Inhibiting KCNMA1-AS1 promotes osteogenic differentiation of HBMSCs via miR-1303/cochlin axis

OBJECTIVE: Osteoporosis is a progressive systemic skeletal disorder. Multiple profiling studies have contributed to characterizing biomarkers and therapeutic targets for osteoporosis. However, due to the limitation of the platform of miRNA sequencing, only a part of miRNA can be sequenced based on one platform. MATERIALS AND METHODS: In this study, we performed miRNA sequencing in osteoporosis bone samples based on a novel platform Illumina Hiseq 2500. Bioinformatics analysis was performed to construct osteoporosis-related competing endogenous RNA (ceRNA) networks.

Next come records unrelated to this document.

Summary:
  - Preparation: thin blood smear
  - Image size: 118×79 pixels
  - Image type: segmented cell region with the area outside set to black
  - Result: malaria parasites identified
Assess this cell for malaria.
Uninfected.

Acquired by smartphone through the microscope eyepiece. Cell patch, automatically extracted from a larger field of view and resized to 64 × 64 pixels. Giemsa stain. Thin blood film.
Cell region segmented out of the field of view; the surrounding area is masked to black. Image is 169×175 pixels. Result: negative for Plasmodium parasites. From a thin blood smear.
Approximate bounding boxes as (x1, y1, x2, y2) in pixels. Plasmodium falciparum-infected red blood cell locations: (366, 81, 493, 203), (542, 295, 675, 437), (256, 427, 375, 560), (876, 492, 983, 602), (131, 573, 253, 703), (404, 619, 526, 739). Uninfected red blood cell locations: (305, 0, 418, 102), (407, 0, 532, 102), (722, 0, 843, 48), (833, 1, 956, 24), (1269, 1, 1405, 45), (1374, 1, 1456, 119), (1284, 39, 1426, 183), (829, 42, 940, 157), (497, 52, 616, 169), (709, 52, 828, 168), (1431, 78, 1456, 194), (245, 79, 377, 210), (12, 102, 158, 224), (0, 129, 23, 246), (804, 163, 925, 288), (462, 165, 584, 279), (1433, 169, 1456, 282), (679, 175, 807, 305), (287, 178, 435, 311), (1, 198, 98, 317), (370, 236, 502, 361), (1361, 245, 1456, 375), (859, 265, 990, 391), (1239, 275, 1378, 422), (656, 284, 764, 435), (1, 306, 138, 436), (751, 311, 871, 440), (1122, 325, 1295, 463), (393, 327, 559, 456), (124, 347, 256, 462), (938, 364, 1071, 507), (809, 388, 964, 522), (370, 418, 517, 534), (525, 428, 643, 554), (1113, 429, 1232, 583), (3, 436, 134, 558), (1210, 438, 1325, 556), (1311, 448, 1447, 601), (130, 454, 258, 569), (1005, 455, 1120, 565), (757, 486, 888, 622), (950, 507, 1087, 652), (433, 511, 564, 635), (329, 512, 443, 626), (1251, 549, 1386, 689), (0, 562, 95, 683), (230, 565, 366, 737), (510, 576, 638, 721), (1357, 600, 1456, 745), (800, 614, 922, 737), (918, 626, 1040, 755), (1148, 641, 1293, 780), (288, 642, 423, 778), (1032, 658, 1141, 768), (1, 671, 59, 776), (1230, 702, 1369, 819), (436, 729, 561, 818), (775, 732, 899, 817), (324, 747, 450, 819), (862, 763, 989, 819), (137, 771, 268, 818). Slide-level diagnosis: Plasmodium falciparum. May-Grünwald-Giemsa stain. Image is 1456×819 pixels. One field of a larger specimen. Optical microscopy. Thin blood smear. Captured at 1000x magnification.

Gene interference and osteogenic induction were used to examine the effect of identified ceRNA networks on osteogenic differentiation of human bone marrow-derived mesenchymal stem cells (HBMSCs). RESULTS: miR-1303 was lowly expressed, while cochlin (COCH) and KCNMA1-AS1 were highly expressed in the osteoporosis subjects. COCH knockdown improved the osteogenic differentiation of HBMSCs. Meanwhile, COCH inhibition compensated for the suppression of osteogenic differentiation of HBMSCs by miR-1303 knockdown. Further, KCNMA1-AS1 knockdown promoted osteogenic differentiation of HBMSCs through downregulating COCH by sponging miR-1303. CONCLUSIONS: Our findings suggest that the KCNMA1-AS1/miR-1303/COCH axis is a promising biomarker and therapeutic target for osteoporosis. SUPPLEMENTARY INFORMATION: The online version contains supplementary material available at 10.1186/s13018-023-03538-6.